*** Texte fourni ***

IDe l’enfer annoncé à la désillusion des ivoiritaires du PDCI

Que ne nous avait-on pas annoncé dans cette affaire ? La chute de Bédié semblait être devenue depuis le début de l’année 2013 pratiquement, dans la bouche féconde de KKB, puis d’Alphonse Djdéjé Mady et de leurs rares suiveurs, une vérité de La Palice. D’autres y voyaient ni plus, ni moins que l’annonce anticipée de la libération prochaine de Laurent Gbagbo, l’obsession du FPI. Sur quoi comptaient-ils ? Là, fut la première source d’étonnement pour les analystes. Curieusement, Les adversaires trop tôt déclarés de Bédié ne comptaient d’abord pas sur les électeurs du PDCI-RDA. Ils comptaient sur les arguties du droit associatif et du droit public régissant les partis politiques. Les statuts du PDCI-RDA, autrefois concoctés par HKB lui-même, prévoyaient l’impossibilité d’une candidature après 75 ans à la tête du parti. Mais les lecteurs pressés du droit associatif de leur propre parti n’avaient pas pris la peine de constater que ceux qui font les règles peuvent les refaire, voire les défaire, avec la même légitimité qu’ils les firent au départ. Un parti, après tout, s’amende et se rectifie par son Assemblée Générale. Celui qui la contrôle, oriente potentiellement l’avenir de l’ensemble des lois et règlements qu’elle énonce. Premier uppercut de Nzuéba, docteur en droit de l’université de Poitiers,  aux amateurs peu avertis qui le coursaient.

*** Données enregistrées ***

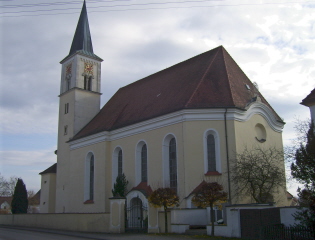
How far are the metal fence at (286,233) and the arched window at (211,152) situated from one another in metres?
7.73

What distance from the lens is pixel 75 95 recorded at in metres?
36.3

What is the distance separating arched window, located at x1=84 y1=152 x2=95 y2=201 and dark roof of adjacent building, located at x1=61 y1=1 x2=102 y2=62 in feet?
38.2

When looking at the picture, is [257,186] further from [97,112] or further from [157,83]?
[97,112]

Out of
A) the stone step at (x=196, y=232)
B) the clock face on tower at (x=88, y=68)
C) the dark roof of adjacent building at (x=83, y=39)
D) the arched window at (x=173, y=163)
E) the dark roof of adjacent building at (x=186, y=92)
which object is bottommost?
the stone step at (x=196, y=232)

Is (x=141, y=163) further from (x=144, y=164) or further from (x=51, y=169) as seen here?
(x=51, y=169)

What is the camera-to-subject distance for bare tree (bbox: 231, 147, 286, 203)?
22375 mm

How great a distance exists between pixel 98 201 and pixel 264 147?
13.9 metres

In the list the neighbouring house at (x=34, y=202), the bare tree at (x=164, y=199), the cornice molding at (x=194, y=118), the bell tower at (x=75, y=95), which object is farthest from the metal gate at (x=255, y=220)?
the neighbouring house at (x=34, y=202)

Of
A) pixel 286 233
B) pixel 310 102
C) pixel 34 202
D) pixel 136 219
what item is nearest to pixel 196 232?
pixel 136 219

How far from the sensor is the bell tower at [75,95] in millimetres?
35781

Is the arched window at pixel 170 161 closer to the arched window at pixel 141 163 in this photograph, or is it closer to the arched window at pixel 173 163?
the arched window at pixel 173 163

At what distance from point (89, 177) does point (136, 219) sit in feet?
36.1

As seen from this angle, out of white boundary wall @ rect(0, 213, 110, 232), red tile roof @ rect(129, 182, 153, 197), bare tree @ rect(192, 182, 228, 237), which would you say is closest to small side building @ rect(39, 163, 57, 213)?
white boundary wall @ rect(0, 213, 110, 232)

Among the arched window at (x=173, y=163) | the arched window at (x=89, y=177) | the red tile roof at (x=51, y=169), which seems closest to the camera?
the arched window at (x=173, y=163)
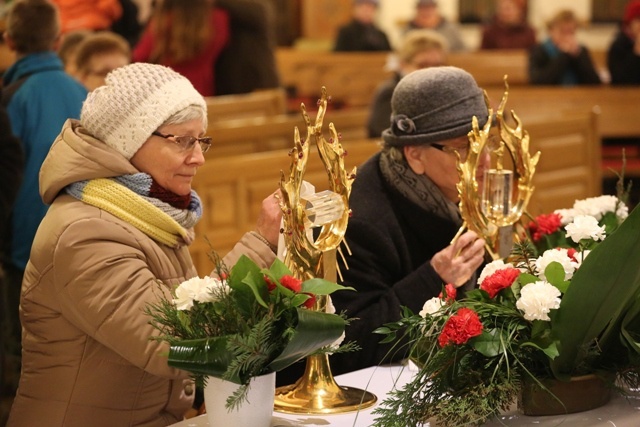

***

* Travail demandé *
a. Répondez aux questions suivantes à partir du texte fourni, une réponse par ligne, en reprenant les repères (i), (ii) et (iii).
(i) Depuis quand la chute de Bédié semblait-elle être devenue une vérité de La Palice ?
(ii) Au-delà de quel âge les statuts du PDCI-RDA prévoyaient-ils l'impossibilité d'une candidature à la tête du parti ?
(iii) De quelle université Nzuéba est-il docteur en droit ?
b. Relevez chaque ligne du listing où figure le mot "closest".
Le texte fourni et le listing sont deux documents indépendants l'un de l'autre.

* Corrigé par exercice *
a.
(i) Depuis le début de l'année 2013.
(ii) Au-delà de 75 ans.
(iii) De l'université de Poitiers.

b.
As seen from this angle, out of white boundary wall @ rect(0, 213, 110, 232), red tile roof @ rect(129, 182, 153, 197), bare tree @ rect(192, 182, 228, 237), which would you say is closest to small side building @ rect(39, 163, 57, 213)?
Among the arched window at (x=173, y=163) | the arched window at (x=89, y=177) | the red tile roof at (x=51, y=169), which seems closest to the camera?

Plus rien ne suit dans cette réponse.